The Cloud is a lightweight structure featuring a tower topped off by bubbles resembling a large bunch of grapes. The idea is to stress "code rather than carbon" given The Cloud's myriad digital contrivances and the goal of energy self-sufficiency, more or less.
The 2012 Olympics in London will feature a bubble-like structure that give its occupants the sensation of walking in the clouds. Hmmm, they can do that at street level in London.
Want to know more? So do I because a bunch of translucent bubbles delicately strung together by cables from a supporting tower is indeed a unique structure. Also, see the two videos below.
Visitors will be able to walk or bicycle through them and view the games from on high or watch extensive LED signage announcing the drama of the Games in real time. Let's try to put it into perspective from lightweight structures expert Joerg Schleich.
"Many tall towers have preceded this, but our [future] achievement is the high degree of transparency, the minimal use of material and the vast volume created by the sphere -- all on exceedingly slender columns, stabilized by a cable net such as the one I built in Stuttgart in 2001," he said somewhat immodestly (he built that all by himself?!). Schleich is one of a 21 contributors to the project.
I hope The Cloud with its "exceedingly slender columns" can withstand a stiff breeze. Certainly it's not for those afflicted by Acrophobia. I can't decide whether it reminds me more of Google-esque dishwater bubbles or a stroll through a vineyard at harvest time.
"The structure is a new form of collective expression and experience and an updated symbol of our dawning age: code rather than carbon," said project leader Carlo Ratti, head of the MIT SENSEable Cities Laboratory. In that vein, the Cloud will make use of solar energy (there's sunshine in London?) and regenerative braking in its elevators to produce energy.
The cloud also taps London's famous fog. As Monet once said "Without the fog, London would not be a beautiful city."

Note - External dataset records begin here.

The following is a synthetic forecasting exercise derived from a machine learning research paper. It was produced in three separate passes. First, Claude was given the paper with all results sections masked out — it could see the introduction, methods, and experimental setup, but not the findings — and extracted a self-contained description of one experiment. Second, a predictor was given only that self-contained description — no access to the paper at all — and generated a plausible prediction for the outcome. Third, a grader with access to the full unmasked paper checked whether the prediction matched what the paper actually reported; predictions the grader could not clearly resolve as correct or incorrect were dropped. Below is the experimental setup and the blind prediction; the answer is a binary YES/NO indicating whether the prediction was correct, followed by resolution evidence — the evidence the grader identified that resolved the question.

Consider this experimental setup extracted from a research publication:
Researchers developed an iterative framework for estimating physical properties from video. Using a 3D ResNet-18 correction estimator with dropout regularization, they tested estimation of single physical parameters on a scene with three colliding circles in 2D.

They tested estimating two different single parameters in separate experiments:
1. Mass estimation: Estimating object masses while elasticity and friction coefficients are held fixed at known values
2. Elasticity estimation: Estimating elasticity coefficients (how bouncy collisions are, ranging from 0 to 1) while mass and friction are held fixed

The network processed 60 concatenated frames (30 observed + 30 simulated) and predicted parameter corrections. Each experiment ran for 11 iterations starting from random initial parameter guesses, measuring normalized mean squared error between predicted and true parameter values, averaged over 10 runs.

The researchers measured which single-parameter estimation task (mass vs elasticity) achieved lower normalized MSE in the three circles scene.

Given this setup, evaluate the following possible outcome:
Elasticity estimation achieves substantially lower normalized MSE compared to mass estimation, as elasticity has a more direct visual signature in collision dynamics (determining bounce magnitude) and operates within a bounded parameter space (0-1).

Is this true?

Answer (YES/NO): YES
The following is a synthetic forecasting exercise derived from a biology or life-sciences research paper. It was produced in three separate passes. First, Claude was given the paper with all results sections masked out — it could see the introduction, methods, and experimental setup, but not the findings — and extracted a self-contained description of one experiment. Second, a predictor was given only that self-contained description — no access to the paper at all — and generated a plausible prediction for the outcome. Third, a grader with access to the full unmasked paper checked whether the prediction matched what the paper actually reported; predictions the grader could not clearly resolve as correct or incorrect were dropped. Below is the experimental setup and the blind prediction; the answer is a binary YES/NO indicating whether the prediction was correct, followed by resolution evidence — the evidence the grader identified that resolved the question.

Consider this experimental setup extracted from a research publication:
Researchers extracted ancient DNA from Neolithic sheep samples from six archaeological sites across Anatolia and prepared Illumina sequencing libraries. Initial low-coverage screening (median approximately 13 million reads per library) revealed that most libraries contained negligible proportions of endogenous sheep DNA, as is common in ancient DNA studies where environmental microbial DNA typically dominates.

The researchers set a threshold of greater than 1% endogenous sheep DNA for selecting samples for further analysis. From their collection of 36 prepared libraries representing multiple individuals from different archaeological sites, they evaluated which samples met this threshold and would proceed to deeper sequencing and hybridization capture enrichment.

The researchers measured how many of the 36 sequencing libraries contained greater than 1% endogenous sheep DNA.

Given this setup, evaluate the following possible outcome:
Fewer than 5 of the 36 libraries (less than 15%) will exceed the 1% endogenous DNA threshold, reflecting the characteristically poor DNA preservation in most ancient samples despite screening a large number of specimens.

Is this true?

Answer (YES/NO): YES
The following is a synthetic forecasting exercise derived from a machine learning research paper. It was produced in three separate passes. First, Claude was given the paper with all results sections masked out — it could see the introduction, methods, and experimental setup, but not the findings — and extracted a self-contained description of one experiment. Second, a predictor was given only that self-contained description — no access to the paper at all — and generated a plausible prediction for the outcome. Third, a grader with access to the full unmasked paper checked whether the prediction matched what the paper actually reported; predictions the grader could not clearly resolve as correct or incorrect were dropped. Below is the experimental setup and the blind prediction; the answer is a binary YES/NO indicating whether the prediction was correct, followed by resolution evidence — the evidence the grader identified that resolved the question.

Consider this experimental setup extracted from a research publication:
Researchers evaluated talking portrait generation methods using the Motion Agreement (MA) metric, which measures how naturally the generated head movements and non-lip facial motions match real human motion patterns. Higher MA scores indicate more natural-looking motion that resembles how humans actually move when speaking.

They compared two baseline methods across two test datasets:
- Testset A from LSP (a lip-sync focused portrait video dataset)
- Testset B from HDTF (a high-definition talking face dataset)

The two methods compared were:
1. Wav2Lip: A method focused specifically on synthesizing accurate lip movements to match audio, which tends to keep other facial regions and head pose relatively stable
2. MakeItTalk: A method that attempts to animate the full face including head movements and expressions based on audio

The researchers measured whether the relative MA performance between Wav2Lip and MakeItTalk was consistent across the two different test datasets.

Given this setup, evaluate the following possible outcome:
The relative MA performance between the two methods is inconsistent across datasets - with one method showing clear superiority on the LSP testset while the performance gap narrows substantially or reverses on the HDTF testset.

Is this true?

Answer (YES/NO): YES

Expected cost will depend how much can be raised in private funds since public monies will not be used. Money will be raised through admissions, contributions as well as sponsorships for bubbles and LED signage.
"We can build our Cloud with 5 million pounds or 50 million," Cloud team member Walter Nicolino said in MIT 's press release. "The flexibility of the structural system will allow us to tune the size of the Cloud to the level of funding that is reached."
Indeed, The Cloud sounds like a flexible structure in many respects!